Le phénomène est suffisamment rare pour être souligné : jamais une nouvelle Ferrari n’a déclenché une telle vague d’opprobre et de critiques acerbes. Partout sur la planète Internet, moqueries, sarcasmes et ironie ont déferlé sur la carrosserie de la nouvelle Luce, première voiture totalement électrique de Maranello. Plus connu et respecté pour ses fabuleux moteurs à essence, véritables pièces d’orfèvrerie que l’aveuglement de Bruxelles voudrait condamner, Ferrari, époque oblige, s’est lancé sur le marché à contre-emploi du tout-électrique.
Un accueil glacial pour la Ferrari électrique
Les ventes en France doivent beaucoup à celles de Monaco et d’Andorre, car le malus de 80 000 euros actuellement dissuade les acheteurs potentiels. La newsletter Automobile, qui recueille le meilleur de l’actualité, souligne que les amateurs, souvent bien conseillés, iront planter leur chou ailleurs. Si nous sommes toujours très réservés sur le jugement du style — après tout, les goûts et les couleurs ne se partagent pas si facilement — on ne peut qu’être impressionné par la quasi-unanimité déployée cette fois à la révélation du nouveau modèle.
L’avocat de l’accusation
Jusqu’à l’ex-président de la firme au cheval cabré, Luca di Montezemolo dit « l’avocato », qui a très sévèrement jugé ce nouveau modèle : « Si je devais dire ce que je pense, je causerais du tort à Ferrari. On risque de détruire un mythe, et cela me désole profondément. J’espère qu’ils retireront au moins le cheval cabré de cette voiture. »
Malgré cette vague de réprobation, nous allons relever le défi de la défendre en énumérant les points qui justifient ce choix de style.
1. La nécessité technique
L’implantation technologique d’une voiture électrique n’a rien de commun avec son énorme rack de batterie. Placé bas dans le châssis entre les essieux, cela impacte directement les volumes et les dimensions, contrairement à une voiture thermique qui, si elle est à propulsion ou 4x4, n’a qu’un arbre de transmission à faire passer sous le plancher. D’où ce profil très relevé dû à l’épaisseur des batteries. Les grandes roues où sont logés les quatre moteurs font visuellement passer pour plus petite cette voiture de plus de cinq mètres de long et deux mètres de large. Très sophistiquée sur le plan aérodynamique et de gestion de puissance et de châssis, la Luce devrait, sur route, écraser la concurrence.
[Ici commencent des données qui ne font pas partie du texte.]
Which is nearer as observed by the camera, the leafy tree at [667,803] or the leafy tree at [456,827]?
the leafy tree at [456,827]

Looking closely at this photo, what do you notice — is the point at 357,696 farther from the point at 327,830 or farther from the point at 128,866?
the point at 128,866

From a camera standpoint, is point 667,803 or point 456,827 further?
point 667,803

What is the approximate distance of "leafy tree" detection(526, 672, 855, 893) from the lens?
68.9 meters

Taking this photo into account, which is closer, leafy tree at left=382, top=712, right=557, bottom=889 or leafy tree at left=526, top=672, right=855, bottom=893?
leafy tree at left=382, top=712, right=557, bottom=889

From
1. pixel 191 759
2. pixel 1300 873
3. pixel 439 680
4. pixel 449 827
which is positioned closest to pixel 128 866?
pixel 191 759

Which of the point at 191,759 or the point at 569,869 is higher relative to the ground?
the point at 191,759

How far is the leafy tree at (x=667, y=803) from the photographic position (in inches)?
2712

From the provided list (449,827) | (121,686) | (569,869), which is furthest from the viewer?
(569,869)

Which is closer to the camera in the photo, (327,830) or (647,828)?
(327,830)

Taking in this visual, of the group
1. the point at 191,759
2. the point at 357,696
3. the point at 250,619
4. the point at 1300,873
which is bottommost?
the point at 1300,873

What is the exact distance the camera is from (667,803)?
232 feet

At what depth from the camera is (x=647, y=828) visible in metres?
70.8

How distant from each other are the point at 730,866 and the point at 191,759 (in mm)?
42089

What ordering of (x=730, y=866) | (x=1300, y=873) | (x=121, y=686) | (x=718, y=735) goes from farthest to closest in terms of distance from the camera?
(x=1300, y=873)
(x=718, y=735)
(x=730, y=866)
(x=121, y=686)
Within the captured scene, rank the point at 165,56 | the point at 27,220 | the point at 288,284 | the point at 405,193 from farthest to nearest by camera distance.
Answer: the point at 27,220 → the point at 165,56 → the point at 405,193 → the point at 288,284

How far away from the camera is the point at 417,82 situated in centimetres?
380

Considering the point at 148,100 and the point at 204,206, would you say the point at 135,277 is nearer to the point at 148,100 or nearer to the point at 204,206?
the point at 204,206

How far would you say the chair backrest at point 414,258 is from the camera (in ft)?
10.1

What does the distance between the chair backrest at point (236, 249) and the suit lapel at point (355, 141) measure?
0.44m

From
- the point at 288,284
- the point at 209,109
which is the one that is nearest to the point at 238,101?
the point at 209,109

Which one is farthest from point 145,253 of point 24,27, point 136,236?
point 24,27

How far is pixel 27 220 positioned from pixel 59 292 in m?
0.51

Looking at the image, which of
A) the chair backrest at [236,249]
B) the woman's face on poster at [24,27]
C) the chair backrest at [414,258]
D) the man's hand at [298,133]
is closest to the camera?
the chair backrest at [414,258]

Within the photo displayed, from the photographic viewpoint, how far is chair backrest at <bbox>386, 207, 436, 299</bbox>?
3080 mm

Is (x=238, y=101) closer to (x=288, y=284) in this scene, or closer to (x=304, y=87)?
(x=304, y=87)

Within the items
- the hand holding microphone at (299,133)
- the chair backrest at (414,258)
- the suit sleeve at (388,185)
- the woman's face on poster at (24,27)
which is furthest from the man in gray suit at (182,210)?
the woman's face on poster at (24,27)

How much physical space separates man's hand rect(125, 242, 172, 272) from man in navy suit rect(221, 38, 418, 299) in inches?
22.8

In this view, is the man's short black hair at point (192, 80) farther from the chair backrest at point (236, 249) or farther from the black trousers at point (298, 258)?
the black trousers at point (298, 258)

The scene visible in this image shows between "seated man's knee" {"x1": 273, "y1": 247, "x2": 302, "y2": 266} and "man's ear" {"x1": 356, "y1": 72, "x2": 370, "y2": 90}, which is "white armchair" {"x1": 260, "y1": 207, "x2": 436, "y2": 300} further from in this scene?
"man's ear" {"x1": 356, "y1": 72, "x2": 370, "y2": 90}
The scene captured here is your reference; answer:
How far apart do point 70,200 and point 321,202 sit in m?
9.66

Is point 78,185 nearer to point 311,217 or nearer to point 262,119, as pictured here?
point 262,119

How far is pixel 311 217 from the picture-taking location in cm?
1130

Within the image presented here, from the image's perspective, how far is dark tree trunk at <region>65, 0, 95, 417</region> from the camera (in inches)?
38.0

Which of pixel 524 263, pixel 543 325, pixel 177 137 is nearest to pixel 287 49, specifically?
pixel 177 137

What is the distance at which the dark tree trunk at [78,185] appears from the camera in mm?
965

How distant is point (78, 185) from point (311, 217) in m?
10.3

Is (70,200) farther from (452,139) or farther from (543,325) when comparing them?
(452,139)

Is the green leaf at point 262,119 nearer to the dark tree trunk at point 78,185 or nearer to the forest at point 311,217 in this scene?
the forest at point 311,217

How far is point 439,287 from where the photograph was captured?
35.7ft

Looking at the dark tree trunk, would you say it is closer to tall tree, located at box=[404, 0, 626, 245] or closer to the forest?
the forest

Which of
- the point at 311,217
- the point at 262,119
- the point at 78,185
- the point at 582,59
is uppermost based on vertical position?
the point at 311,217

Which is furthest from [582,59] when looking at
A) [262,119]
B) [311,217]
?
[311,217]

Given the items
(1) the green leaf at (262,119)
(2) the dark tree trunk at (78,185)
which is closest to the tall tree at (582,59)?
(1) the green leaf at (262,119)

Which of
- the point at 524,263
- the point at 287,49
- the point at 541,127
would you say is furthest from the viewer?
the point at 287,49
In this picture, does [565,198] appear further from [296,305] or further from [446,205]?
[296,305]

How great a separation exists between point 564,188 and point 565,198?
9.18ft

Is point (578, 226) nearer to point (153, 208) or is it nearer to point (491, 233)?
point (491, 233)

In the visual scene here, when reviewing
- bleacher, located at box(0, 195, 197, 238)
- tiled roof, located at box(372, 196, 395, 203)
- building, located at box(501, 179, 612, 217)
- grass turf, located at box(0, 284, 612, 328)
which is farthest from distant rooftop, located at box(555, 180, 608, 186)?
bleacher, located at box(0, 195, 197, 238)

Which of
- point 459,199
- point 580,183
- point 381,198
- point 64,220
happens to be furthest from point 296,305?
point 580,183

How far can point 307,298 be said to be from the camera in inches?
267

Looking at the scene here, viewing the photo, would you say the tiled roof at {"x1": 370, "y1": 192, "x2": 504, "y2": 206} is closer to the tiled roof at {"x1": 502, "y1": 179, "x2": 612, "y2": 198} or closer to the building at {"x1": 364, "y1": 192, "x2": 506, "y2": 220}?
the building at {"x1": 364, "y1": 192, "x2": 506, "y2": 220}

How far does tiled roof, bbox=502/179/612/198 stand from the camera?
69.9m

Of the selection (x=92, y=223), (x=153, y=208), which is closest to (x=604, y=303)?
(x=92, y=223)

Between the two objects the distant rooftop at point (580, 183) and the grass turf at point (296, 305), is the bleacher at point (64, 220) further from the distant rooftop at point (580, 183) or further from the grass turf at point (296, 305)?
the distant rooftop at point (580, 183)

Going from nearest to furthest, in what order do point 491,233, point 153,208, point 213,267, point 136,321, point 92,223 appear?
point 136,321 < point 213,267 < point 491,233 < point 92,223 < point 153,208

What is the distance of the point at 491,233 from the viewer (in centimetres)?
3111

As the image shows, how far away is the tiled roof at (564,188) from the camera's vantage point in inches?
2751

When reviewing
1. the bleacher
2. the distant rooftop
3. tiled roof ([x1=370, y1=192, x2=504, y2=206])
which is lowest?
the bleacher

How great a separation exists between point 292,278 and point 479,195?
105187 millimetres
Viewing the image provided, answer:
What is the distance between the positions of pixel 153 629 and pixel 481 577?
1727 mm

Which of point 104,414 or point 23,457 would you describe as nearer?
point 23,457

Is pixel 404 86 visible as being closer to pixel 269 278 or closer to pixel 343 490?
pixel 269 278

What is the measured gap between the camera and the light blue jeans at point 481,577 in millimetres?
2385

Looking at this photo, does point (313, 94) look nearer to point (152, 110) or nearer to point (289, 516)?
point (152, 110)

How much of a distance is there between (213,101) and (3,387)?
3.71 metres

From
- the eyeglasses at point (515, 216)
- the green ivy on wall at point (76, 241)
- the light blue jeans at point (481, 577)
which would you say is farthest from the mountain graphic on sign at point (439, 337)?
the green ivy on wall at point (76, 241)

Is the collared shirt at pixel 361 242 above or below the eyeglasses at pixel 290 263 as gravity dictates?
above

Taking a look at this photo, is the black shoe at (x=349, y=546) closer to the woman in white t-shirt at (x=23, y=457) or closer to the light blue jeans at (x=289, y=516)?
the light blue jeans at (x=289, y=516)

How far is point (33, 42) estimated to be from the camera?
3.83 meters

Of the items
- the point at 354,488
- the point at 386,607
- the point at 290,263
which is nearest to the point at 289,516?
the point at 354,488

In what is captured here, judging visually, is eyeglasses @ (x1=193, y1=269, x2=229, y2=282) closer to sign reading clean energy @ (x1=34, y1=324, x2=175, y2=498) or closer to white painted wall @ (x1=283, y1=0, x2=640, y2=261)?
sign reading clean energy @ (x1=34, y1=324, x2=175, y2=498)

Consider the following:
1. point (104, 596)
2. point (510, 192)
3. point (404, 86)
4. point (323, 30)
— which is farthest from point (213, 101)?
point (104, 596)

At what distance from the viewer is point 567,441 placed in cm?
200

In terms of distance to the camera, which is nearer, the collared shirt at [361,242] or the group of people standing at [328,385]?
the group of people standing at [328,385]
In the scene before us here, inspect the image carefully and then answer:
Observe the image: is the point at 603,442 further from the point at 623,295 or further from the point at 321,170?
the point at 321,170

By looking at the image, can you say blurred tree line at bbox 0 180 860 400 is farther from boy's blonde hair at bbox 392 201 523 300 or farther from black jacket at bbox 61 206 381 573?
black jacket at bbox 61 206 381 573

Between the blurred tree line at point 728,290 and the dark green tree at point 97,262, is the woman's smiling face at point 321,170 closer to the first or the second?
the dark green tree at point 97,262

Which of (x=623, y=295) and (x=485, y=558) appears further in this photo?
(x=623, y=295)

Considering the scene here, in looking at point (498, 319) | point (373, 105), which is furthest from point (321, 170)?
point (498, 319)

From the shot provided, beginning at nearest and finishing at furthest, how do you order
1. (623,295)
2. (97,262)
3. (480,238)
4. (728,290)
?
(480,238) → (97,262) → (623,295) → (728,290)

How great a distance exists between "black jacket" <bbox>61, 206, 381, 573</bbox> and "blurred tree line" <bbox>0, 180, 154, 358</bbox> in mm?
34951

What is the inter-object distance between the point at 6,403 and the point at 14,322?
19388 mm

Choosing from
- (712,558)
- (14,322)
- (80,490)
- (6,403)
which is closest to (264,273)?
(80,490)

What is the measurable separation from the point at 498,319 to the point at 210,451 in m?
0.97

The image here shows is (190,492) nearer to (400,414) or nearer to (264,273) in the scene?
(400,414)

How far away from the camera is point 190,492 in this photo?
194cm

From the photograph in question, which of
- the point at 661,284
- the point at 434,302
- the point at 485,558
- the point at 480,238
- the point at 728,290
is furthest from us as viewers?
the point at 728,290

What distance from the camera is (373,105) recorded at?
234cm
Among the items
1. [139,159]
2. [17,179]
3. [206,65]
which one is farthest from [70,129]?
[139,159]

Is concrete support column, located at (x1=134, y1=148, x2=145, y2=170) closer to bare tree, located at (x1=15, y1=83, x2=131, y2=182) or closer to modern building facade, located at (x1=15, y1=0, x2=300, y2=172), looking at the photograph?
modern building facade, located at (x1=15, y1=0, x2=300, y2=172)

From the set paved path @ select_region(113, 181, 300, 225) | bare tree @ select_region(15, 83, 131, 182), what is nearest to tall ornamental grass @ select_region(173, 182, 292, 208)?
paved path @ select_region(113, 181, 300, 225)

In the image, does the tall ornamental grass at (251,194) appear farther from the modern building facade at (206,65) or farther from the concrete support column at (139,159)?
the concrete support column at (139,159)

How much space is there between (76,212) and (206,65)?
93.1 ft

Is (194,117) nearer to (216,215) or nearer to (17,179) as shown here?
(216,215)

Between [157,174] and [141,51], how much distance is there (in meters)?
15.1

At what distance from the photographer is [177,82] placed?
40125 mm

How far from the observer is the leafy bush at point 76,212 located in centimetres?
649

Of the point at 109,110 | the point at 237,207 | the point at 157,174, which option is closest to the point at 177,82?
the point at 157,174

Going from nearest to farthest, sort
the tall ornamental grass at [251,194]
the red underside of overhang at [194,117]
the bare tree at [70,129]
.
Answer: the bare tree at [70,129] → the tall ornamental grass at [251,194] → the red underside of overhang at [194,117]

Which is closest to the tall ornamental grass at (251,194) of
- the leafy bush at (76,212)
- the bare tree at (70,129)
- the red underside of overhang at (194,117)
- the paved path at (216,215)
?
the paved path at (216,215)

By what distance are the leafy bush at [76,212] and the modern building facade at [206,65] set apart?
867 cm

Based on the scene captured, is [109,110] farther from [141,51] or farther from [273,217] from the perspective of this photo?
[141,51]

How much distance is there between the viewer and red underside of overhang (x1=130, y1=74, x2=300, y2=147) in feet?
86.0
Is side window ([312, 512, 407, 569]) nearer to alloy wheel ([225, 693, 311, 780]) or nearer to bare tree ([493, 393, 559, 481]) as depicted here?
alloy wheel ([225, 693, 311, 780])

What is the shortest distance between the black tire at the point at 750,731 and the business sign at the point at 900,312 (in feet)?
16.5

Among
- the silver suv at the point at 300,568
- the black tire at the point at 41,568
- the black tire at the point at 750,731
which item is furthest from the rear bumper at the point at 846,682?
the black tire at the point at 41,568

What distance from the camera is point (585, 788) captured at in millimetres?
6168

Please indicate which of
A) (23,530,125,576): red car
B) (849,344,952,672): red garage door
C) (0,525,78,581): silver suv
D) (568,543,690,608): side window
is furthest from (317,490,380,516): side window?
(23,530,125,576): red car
2. La face avant consensuelle
Il suffit de regarder toutes les faces avant des voitures électriques pour se convaincre qu’elles ont un très gros problème d’identité en éliminant la calandre qui n’a plus aucune fonction technique. Ce qui a réussi à Tesla à ses débuts où il était seul s’est partagé ensuite entre toutes les autres, notamment chinoises, qui peinent à se distinguer. Ferrari tend à y échapper avec un traitement visuel rappelant les codes de la marque. Mais la douceur des lignes en galet n’aide pas à typer cette Ferrari à capot ultracourt.
3. Le profil impersonnel
Les internautes ont coutume de trouver des emprunts de style à toute nouvelle carrosserie. Ils n’ont pas été longs à rapprocher le profil de la Luce de celui plutôt réussi de la Nissan Leaf qui, il est vrai, venait de loin. Ce qui passe pour une Nissan ne passe pas pour une Ferrari, surtout quand elle arrive en second avec l’air de copier. Ce mimétisme est beaucoup moins évident dès l’instant où on tourne autour de la voiture en trois quarts avant et arrière où ses différences s’affirment plus. Et la différence se voit à l’ouverture des portes antagonistes, sans pied milieu, sur un habitacle original et zen qui ne suscite guère de critiques.
4. Une question d’échelle
L’un de nos lecteurs, très qualifié, nous faisait observer que les plus de cinq mètres de l’engin sont à prendre en compte pour vraiment juger sereinement. En d’autres termes, de visu, la Luce devrait convaincre mieux qu’en photo grâce à la troisième dimension. À voir en effet, même si les premiers invités à la révélation romaine semblaient dubitatifs.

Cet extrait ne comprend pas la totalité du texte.